Como ter força depois de uma tragédia para, num registo cinematográfico, expor os sentimentos mais profundos?
Durante as gravações de "Skeleton Tree", o último trabalho de Nick Cave and The Bad Seeds, aquela que pode ser considerada a maior fatalidade para a vida de um pai aconteceu. Nick Cave perdeu o seu filho Arthur (irmão gémeo de Earl), que caiu num precipício causando a sua morte. Para quem já passou por um luto dramático sabe que não existem fórmulas ou milagres para que a dor desapareça. No entanto, passados seis meses Nick Cave enfrentou a realidade e voltou ao trabalho.
No estúdio, Nick apresenta-se com vigor mascarado porque o luto seca todas as energias. Em voz off Nick lança o poema "Steve McQueen" em tom spoken word como se fossem orações. É a linguagem que o liga a Arthur e nas canções encontra o momento catártico para aliviar essa dor tão pesada: With my voice, I am calling You, diz Cave no primeiro tema de Skeleton Tree, Jesus Alone. O seu colega e amigo Warren Ellis responde com grande sensibilidade por meio de efeitos sonoros a cada avanço criativo de Cave, que se encontra ao piano.
One More Time with Feeling, essa memória visual realizada com a maior das nobrezas, por Andrew Dominik, e que muitas vezes nos leva às linguagens Tarkovskiana e "Mallickiana", introduz em planos sequenciais, a preto e branco, em 2D e 3 D, o processo de composição de Skeleton Tree. A câmara circula entre o interior e o exterior do estúdio, como se um espírito deambulasse pelos dois mundos, o físico e o espiritual. Tudo é uma questão de perspectiva e tudo depende da forma como olhamos para a vida. Nick Cave, em todo o documentário, é exemplo vivo de que mesmo passando por uma dor que chega às entranhas consegue interagir com os seus Seeds, sempre com a elegância que o distingue, munido de coragem para desabafar a dor que atravessa. É um processo de cura e todos os Seeds estão com ele para fazerem a travessia do deserto ao seu lado.
I Need You arrebata qualquer um que esteja a passar pelo mesmo processo. Quem viveu o luto consegue compreender a cadência rítmica e as palavras que Nick solta: Nothing really matters anymore / Not even today / no matter how hard I try / When you're standing in the aisle / And baby, nothing, nothing, nothing; um cansaço que se sente e cujas palavras nos atravessam como uma espada de dois gumes porque sentimos genuinamente a dor de Cave que corta sem dó.
Um documentário que condensa o processo do luto. O isolamento, a apatia, o desgaste, a catarse e o regresso à vida. O peso da dor acaba na transmigração do espírito para a eternidade que numa visão poética utiliza a câmara como ponto de referência metafórica para representar essa libertação. A câmara sobe pelas ruas de Londres à noite, depois sobe e entra na estratosfera enquanto vemos o planeta e o sol, tão distantes e frios como uma estrela.
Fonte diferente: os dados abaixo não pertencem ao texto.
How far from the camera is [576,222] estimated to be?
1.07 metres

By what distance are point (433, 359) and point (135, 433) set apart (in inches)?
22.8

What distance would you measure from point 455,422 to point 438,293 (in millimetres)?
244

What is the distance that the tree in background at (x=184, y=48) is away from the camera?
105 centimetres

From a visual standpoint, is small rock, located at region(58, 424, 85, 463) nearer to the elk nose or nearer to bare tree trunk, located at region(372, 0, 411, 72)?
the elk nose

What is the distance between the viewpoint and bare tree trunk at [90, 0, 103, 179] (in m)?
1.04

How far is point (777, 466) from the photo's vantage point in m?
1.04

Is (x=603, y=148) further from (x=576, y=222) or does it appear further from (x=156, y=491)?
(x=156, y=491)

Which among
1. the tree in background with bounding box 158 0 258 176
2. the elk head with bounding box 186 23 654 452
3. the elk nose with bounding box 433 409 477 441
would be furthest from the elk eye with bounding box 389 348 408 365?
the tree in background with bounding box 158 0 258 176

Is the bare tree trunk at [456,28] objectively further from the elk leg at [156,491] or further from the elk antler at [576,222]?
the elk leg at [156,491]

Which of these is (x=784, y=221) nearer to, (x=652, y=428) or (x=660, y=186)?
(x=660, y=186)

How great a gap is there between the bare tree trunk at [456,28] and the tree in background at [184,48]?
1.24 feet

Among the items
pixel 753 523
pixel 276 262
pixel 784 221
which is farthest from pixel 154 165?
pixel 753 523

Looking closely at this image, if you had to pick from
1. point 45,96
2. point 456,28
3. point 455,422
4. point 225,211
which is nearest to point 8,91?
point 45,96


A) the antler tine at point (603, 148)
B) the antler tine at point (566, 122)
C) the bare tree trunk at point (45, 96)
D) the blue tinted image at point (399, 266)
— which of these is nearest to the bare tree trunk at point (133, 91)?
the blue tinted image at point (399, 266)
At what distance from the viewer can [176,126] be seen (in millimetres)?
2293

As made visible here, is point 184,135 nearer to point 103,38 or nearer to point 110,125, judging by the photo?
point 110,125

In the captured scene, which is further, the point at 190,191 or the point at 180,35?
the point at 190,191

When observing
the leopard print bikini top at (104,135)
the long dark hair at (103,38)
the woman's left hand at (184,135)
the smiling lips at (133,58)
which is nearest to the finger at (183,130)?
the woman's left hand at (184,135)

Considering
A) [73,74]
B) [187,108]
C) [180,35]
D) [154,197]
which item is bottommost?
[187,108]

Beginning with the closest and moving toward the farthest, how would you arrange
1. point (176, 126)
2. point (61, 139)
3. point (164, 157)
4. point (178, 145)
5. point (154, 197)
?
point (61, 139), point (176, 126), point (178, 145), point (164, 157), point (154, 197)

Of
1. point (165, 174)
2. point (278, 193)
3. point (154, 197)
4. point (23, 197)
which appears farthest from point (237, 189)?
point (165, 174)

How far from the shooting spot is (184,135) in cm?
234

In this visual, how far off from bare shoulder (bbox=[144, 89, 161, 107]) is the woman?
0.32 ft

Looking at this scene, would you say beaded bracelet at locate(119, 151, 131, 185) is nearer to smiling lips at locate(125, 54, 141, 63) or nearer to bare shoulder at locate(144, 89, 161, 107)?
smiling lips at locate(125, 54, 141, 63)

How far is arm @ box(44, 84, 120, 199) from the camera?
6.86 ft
Distant Sky traz-nos a leveza natural depois do desgaste mergulhado em choro. Poderíamos comparar Skeleton Tree, essa árvore nua, à referência bíblica dos ossos secos: uma imagem apagada e que pela força da vontade renova-se juntando osso a osso, carne, tendões e pele. Essa reconstrução sem espírito é revivificada quando o espírito entra. Nick Cave, sempre apegado a referências bíblicas, conseguiu reunir esses ossos secos para transitar novamente para a vida. É o restauro das peças que se partiram.
Tanto Skeleton Tree, o álbum, e One More Time with Feeling, o documento visual que perdurará na história, significam apenas duas coisas: genialidade (uma palavra que é usada com vulgaridade mas que neste caso é usada com o maior zelo) e coragem.